What is Hashing in DBMS?

It will be very inefficient and hard to search all index values through all levels of a large database structure and then get to the desired data block to acquire the required data.

Hashing is a technique used for calculating the direct position of a data record on a disc without the usage of an index structure. In other words, it is a way of searching for data on a disc without using an index structure.

The hashing method is mostly used to index and retrieve data in a database since searching for a specific item using a shorter hashed key rather than the original value is faster.

Hash functions using search keys as parameters are used to generate the actual address of a data record. To generate the address, a hash function can use any of the column values.

The hash function generates the address of the data block using the primary key. A hash function is a simple mathematical function that can be used to solve any complex mathematical function.

The primary key can also be considered as the address of the data block. That means each row whose address is the same as a primary key is stored in the data block.

Need of Hashing in DBMS

Here, are a few DBMS situations where we need the Hashing technique:

  • It's difficult to search all of the index values through all of the levels of a large database structure, and then you have to go to the target data block to acquire the needed data.

  • The hashing technique is used to index and retrieve things in a database since it is faster to search for that specific item using the shorter hashed key rather than its original value.

  • Hashing is an efficient technique for determining the direct location of a data record on a disc without the use of an index structure. It is also a useful way for implementing dictionaries.

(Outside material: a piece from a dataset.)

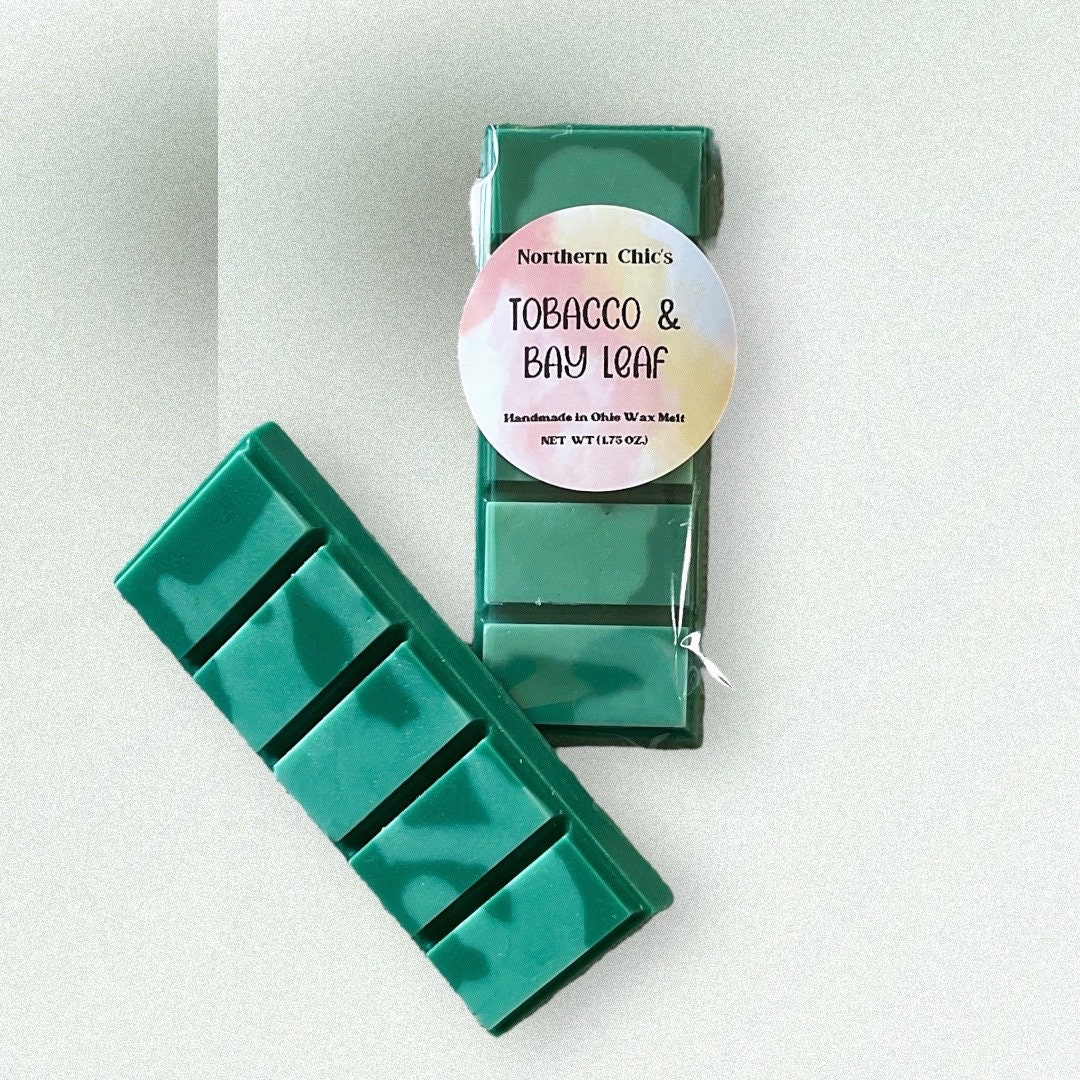 tobacco leaf wax melts Tobacco & Bay Leaf Soy Wax Melts - Earthy Autumn Scent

Attributes of Hashing in DBMS

The following are the attributes of hashing in a database management structure:

  • Data bucket (Unit of Storage): Data is stored in data blocks whose addresses are generated using the hashing function. These records are stored in memory in data buckets or data blocks.

  • Key: A key is an attribute or a group of attributes that help us uniquely identify a row (or tuple) in a table (or relation). A key is also used to develop relationships between the different columns and tables of a relational database. Individual values in a key are typically referred to as key values.

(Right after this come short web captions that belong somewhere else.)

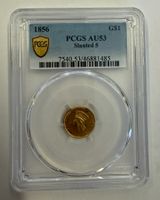 (1801) USA, 1 Dollar 1856 Indianer, MS 53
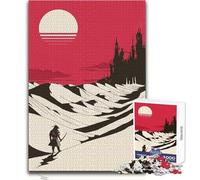 1000 Pieces Jigsaw Puzzles for Teenagers Samurai And The Desert City Practical Game Presents for Women Anti-Stress Toys Size 38x26cm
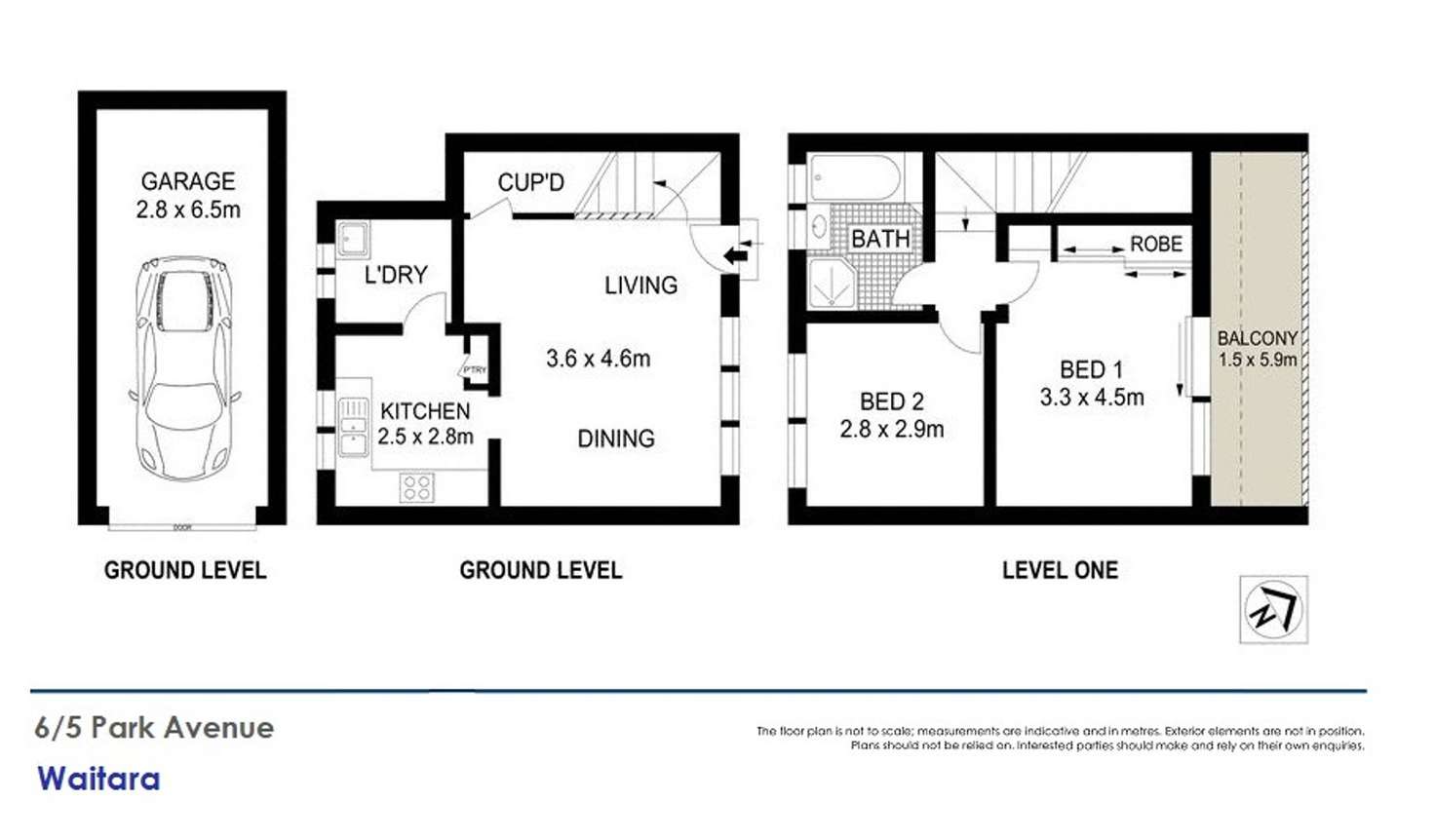 Floorplan of Homely apartment listing, 6/5 Park Avenue, Waitara NSW 2077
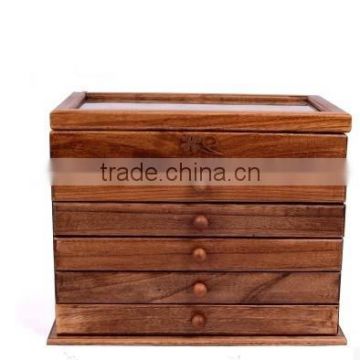 Antique wooden folding jewelry box with cheap price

  • Hash function: A hash function is a simple mathematical function that can map an indeterminate size of data into a fixed size of data. Alternatively, it provides a numerical quantity that represents the input data.

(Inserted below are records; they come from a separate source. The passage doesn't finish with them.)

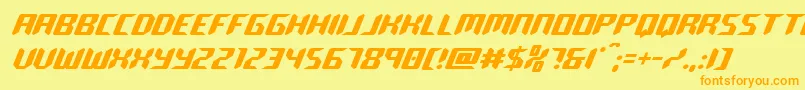 roboclone Font – Orange Fonts on Yellow Background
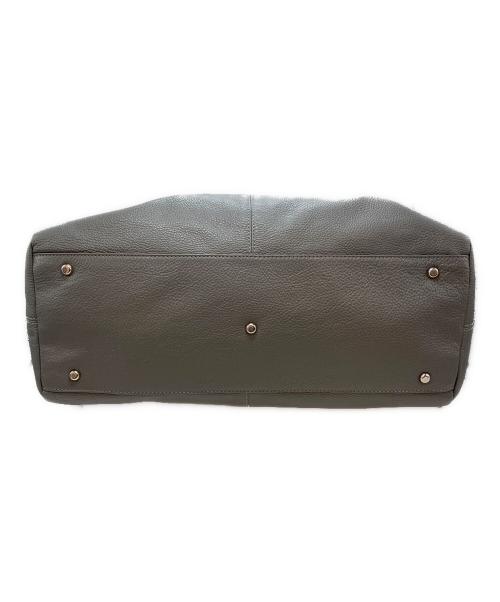 STEFANOMANO（ステファノマーノ）STEFANOMANO (ステファノマーノ) レザーボストンバッグ グレーの古着・服飾アイテム
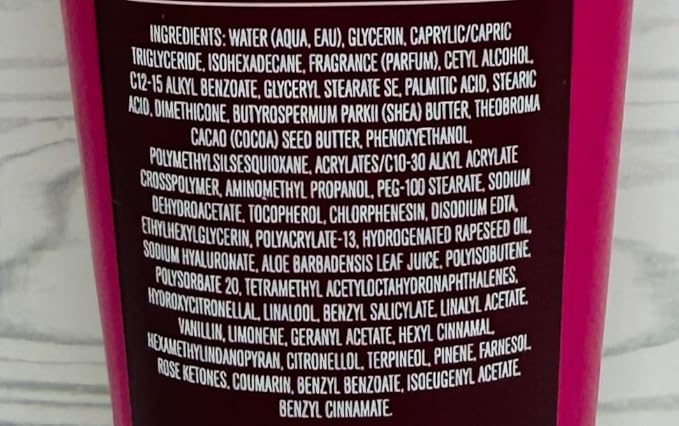 Bath & Body Works Womens Pink Obsessed Ultimate Hydration Body Cream 8 Ounces Pack of 2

  • Linear Probing: Linear probing uses a fixed interval between probes. Instead of overwriting the previous record, the next available data block is used to enter the new record.

  • Quadratic Probing: It helps you in determining the new bucket address. It allows you to add Intervals between Probes by adding the subsequent output of a quadratic polynomial to the initial value given by the original computation.

  • Hash Index: It is a data block address. A hash function can range from a simple mathematical function to a complex mathematical function.

  • Double Hashing: Double hashing is a computer programming technique that uses a secondary hash of the key as an offset when a collision occurs in hash tables in conjunction with open addressing to resolve hash collisions.

  • Bucket Overflow: Bucket skew occurs when some buckets are allotted more records than others, resulting in bucket overflow. Skew arises when multiple records have the same search key or when the hash algorithm used is not uniform. This is a fatal stage for any static hash function.

Conclusion

  • Indexing is a data structure technique used for quickly fetching entries from database files using some indexed attributes. Indexing in a database system is similar to indexing in books. Indexing is defined using indexing attributes.

  • Hashing uses mathematical methods known as hash functions to generate direct locations of data records on the disc, whereas indexing employs data references that comprise the address of the disc block together with the value corresponding to the key. As a result, there is a considerable difference between hashing and indexing.